Example 2 Spinning, stretching, I did some weaving. The peeling resistance of the drawn yarn was determined by 1090 strokes before fluffing and 2100 strokes before yarn breakage, and the elution time of polyester was 45 minutes (alkaline aqueous solution concentration NaOH30).
g/, treatment temperature 100°C). The warp thread breakage during weaving was as low as 0.9 times/10 ⁶ m, and the surface fuzz was at a level that did not cause any problems. After scouring and fixing the shape of the fabric in accordance with Example 1, the fabric was treated with an alkali solution of 30 g/NaOH aqueous solution at 100° C. for 60 minutes to completely dissolve the polyester component, and washed with water and air-dried as polyamide split threads. The resulting woven fabric was subjected to a dry heat finishing set at 150° C. for 5 minutes under substantially no tension. The obtained woven fabric was a good woven fabric similar to that of Example 1.

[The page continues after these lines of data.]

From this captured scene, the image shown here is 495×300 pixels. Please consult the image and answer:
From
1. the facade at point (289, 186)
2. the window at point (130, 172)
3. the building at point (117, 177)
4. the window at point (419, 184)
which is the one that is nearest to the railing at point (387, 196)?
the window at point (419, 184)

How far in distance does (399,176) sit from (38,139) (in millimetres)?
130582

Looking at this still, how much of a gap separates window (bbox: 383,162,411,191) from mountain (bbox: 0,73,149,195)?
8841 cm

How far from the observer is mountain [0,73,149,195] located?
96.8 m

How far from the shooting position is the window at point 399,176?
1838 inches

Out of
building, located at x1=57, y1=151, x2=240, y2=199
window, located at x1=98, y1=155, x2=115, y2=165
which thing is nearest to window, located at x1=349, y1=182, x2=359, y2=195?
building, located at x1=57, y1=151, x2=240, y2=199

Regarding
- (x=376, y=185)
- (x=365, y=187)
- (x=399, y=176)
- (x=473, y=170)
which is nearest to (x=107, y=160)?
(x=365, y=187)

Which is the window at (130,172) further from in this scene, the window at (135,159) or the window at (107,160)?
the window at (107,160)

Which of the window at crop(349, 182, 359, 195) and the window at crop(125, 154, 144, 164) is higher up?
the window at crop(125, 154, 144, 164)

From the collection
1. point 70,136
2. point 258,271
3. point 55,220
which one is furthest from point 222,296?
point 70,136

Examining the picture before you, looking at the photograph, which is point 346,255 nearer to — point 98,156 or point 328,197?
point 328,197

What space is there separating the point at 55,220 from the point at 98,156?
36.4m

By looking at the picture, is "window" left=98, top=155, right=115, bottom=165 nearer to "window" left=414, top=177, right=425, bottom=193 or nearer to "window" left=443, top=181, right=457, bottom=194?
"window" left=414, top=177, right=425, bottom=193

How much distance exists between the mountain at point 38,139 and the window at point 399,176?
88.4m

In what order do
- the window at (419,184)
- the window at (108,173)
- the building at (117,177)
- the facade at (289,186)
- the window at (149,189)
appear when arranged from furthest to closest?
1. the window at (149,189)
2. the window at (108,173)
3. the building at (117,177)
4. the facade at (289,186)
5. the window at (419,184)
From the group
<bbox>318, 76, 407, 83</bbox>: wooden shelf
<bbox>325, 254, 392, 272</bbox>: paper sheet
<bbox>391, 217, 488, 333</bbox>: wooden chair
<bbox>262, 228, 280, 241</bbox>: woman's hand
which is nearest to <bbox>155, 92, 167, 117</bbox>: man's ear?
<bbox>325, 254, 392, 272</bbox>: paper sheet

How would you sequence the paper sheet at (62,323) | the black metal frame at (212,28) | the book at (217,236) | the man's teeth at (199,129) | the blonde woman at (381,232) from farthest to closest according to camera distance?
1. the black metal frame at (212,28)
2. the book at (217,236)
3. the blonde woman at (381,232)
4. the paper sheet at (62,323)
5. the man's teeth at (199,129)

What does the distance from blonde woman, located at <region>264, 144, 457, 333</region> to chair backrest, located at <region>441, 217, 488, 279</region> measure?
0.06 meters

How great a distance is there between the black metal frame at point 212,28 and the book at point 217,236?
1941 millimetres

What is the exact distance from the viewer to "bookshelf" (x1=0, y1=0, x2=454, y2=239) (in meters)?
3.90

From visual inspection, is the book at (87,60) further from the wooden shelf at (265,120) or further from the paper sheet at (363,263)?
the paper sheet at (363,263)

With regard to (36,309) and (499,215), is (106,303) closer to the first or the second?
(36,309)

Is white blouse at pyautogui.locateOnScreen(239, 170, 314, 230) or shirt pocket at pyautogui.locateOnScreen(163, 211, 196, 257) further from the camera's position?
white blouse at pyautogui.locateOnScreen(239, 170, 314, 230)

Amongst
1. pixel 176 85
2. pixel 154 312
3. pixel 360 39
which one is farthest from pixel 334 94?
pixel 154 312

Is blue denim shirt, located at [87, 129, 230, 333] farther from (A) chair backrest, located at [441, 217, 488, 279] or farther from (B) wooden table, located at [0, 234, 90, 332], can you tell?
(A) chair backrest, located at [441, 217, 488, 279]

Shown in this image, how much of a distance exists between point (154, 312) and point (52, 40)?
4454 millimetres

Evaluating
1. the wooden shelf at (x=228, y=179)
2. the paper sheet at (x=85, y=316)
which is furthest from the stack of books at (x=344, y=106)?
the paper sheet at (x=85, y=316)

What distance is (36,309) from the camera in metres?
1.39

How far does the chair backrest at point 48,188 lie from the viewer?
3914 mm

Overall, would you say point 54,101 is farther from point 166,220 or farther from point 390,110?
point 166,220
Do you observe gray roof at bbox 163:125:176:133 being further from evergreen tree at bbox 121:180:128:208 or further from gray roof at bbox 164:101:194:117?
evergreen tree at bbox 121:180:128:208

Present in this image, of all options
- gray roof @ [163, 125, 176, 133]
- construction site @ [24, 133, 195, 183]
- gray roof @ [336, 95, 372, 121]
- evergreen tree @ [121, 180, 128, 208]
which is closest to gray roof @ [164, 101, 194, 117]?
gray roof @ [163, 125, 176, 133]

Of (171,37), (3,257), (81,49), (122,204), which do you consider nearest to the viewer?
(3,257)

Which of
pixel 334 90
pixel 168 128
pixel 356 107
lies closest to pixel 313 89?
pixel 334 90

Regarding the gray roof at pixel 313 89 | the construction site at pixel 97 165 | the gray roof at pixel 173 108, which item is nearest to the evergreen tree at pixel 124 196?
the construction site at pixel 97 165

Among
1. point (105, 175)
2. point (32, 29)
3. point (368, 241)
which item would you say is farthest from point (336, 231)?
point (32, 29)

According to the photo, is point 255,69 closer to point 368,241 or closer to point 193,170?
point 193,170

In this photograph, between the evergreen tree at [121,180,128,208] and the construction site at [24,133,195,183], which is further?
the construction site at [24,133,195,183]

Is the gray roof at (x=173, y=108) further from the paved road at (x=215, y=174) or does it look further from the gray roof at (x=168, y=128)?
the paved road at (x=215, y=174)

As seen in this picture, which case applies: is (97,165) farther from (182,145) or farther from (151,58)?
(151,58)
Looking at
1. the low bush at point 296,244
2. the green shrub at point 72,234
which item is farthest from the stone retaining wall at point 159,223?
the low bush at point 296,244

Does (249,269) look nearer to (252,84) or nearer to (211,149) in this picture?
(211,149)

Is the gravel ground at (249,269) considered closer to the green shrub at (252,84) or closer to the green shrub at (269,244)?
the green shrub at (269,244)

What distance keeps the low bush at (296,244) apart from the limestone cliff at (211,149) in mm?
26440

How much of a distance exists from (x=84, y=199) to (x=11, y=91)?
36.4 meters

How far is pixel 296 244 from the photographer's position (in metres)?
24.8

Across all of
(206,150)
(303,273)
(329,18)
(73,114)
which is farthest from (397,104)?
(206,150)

Comparative Example 1 Spinning and stretching were carried out in the same manner as in Example 1, except that the polyester component in Example 1 was changed to ethylene 5-sodium sulfoisophthalate (2.0 mol%)/ethylene terephthalate (98.0 mol%) copolymer. , Weaving. The peeling resistance of the drawn yarn was poor, with 270 times of ironing before fluffing and 930 times before yarn breakage.
(30g of NaOH/treatment temperature: 100°C) was required for a long time. Warp yarn breaks during weaving: 2.7 times/10 ⁶ m
There was a lot of fluff on the surface, and the quality of the fabric was poor. Furthermore, in order to completely remove the polyester component from the fabric with a 30 g NaOH aqueous solution, an extremely long treatment time of 120 minutes was required.

[Brief explanation of the drawing]

Figures 1 a to e are cross-sectional views of various split yarns in the present invention, Figures 2 a to e are cross-sectional views of various split composite yarns for obtaining split yarns in the present invention, and Figure 3 is a cross-sectional view of various split yarns in the present invention. FIG. 4 is a schematic cross-sectional view of the vicinity of the discharge hole showing the spinning state of the splittable composite yarn for obtaining the splittable yarn in the present invention, and FIG. 4 is a schematic diagram of the flaking resistance measuring device. A: polyester component, B: polyamide component,
10; Sample yarn, 11, 16; Thread fixing terminal, 1
2-15; Rotation guide, 21-26; Vibration table, 3
0; Thread path regulation rotation guide, 41-45; Free rotating body, 50; Support body, 60; Load, 70; Twisting portion.

Claims (1)

[Claims] 1. A polyamide component is divided into a plurality of pieces by a polyester component that exists continuously in the yarn cross section, and the polyester component is composed of ethylene in 2.4 mol% or more and less than 20 mol% of the total structural units. 5-Sodium sulfoisophthalate, and 70 mol% or more is ethylene terephthalate, and has good peeling resistance.
A polyamide splitting method characterized in that a knitted fabric is made of a splittable composite yarn that has been used over 1000 times, is subjected to scouring and shape fixing treatment without causing wrinkles, and then treated with an alkaline aqueous solution to elute and split at least a part of the polyester component. A method of manufacturing yarn-based knitted fabrics. (However, the peeling resistance is determined by twisting the yarn 2.5 times, twisting angle 45°, yarn tension 0.2 g/d, and ironing frequency 100 times/min.) 2. The method for producing a knitted fabric using polyamide split yarn according to claim 1, wherein the constituent unit of the polyamide component in the splittable composite yarn is 1 denier or less.